This isn’t unheard of, certainly. Several states have popular Republican governors but otherwise elect Democrats statewide, including Massachusetts and Maryland. But “not unheard of” is not the same as “common.” And given the recent trend away from split-ticket voting at the state level, it’s worth exploring the implications of what might unfold in Georgia.
The Journal-Constitution poll found that 4 percent of Kemp voters also planned to vote for Warnock. That’s 2 percent of the respondents overall. In other words, the two contests look like this, with those Kemp-Warnock voters keeping the senator just ahead of Walker.
This is one poll, certainly, and the state of play will change by the general election in November. But it suggests there may be either enough Democrats willing to back Kemp (who famously opposed Donald Trump’s efforts to overturn the state’s presidential results) or Republicans willing to back Warnock (perhaps given Walker’s … liabilities) that Georgia could split its statewide preferences between the parties.
In recent years, that’s become less common. You can see the evolution of the relationship below. The vote margin in the Senate races closest to the indicated year are shown from left to right.

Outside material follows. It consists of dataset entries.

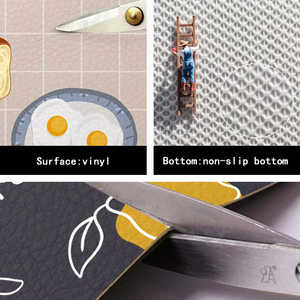 พรมเช็ดเท้าสไตล์นอร์ดิก รูปทรงสี่เหลี่ยมผืนผ้า สีขาว ลายเรขาคณิต ทำจากวัสดุ EVA กันน้ำ ใช้ได้ในห้องครัว ห้องนอน ห้องทำงาน หรือทางเข้าบ้าน - Product Image 3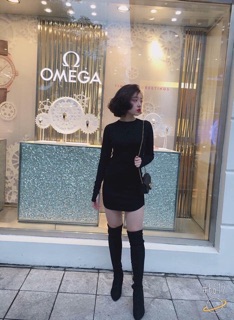 Váy body xỏ ngón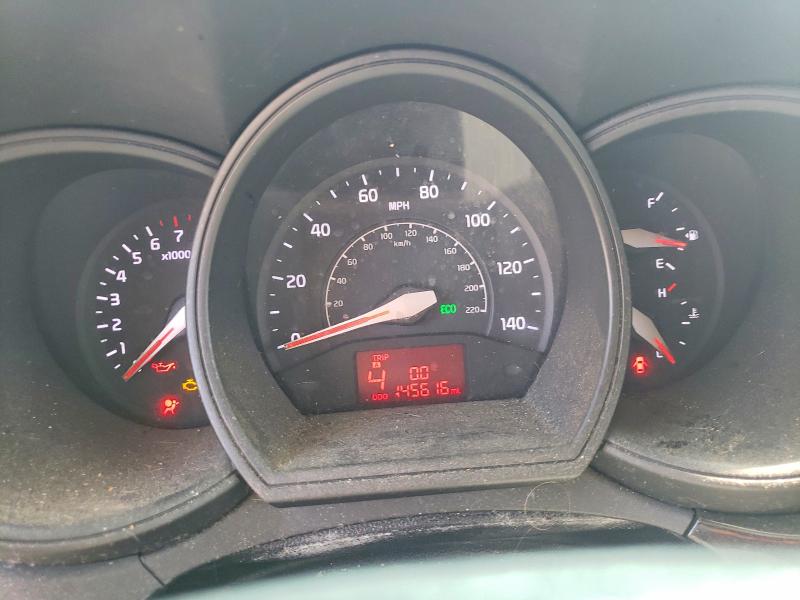 2016 Kia Rio VIN KNADM4A3XG6536013 COPART salvage auction — FRONT END, Va - Cert Of Title - Salvage, sold $250 on 2026-07-24 (photo 9)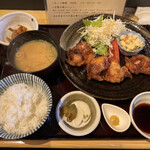 米Lab 百福 - 大山鶏の天ぷら定食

The vote margin in the gubernatorial races are shown from top to bottom. Each state is represented by a dot. Dots in red- or blue-shaded zones are ones in which the state voted for a governor and senator of the same party. Dots in the white areas split between the parties.

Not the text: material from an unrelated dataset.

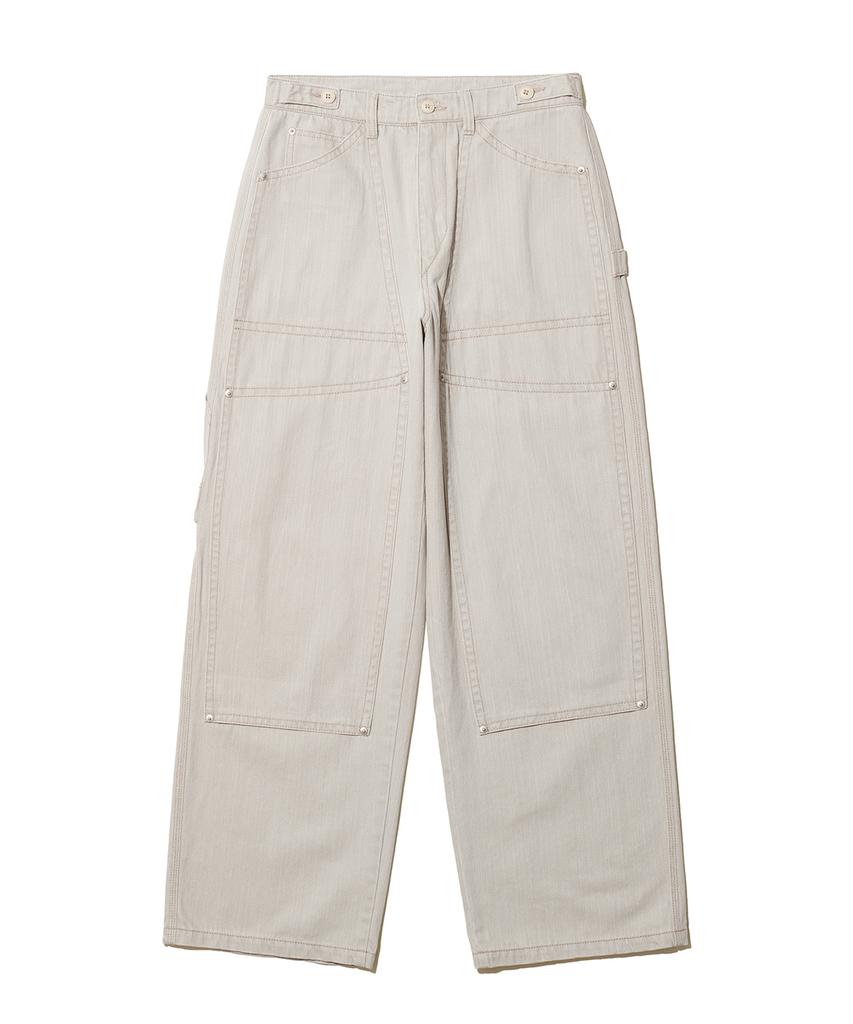 BIG UNION Solid Carpenter Pants / L.Khaki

We can measure how strongly correlated the vote for Senate and governor were in each year. That’s shown in the gray graph: Dots closer to the right indicate that the margins in both races were more similar. So, in the races considered in the 2016 graph, there was a relatively strong correlation between those margins.

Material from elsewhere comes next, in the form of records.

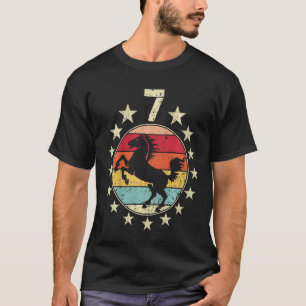 T-shirt Enfants 7e anniversaire Cheval Septième 7 ans Anni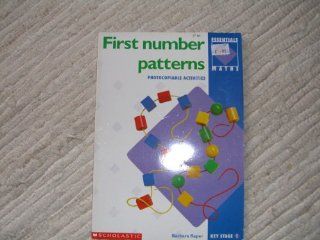 First Number Patterns Key Stage 1 (Essentials Maths) Barbara Raper, Rose Griffiths 9780590530620 Books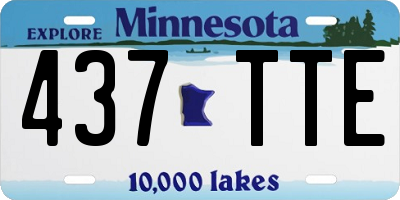 MN license plate 437TTE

You can see this visually: The more the dots align along an imaginary diagonal from bottom-left to top-right, the more the margins are correlated. That’s obvious in 2016, and a bit less so in 2020.
Compare that with the increasing alignment of Senate votes with presidential ones. Again, these are not all Senate races from the presidential election years themselves. But the correlation between the two results has grown significantly.
Why the difference? Presumably in large part because voters are still able to separate gubernatorial races from national politics. When you’re voting for president, you’re voting for the leader of the country; when you’re voting for a senator, you’re voting to increase your party’s position in a significant legislative body. When you’re voting for governor, the stakes are high but different. We nonetheless still see gubernatorial results aligning with Senate ones, a mark of the increased nationalization of politics.
There are two questions that the results in Georgia might address.
The first is the extent to which Kemp will benefit from sympathetic Democratic voters. The Journal-Constitution poll found that Republican Secretary of State Brad Raffensperger, the primary target of Trump, was getting 16 percent of the Democratic vote in that race.
The second, and more important, is the extent to which Republican partisans line up behind Walker simply to increase the GOP’s chances of taking over the Senate despite his well-documented political shortcomings. Should the results in Georgia align by party — Kemp wins by a similar amount as Walker, for example — it could hint at the further erosion of split-ticket voting in the United States. It could also just be a side effect of a strong Republican year.
Governors still can win even as their states elect senators of the other party. But the trendline is not toward that happening more often.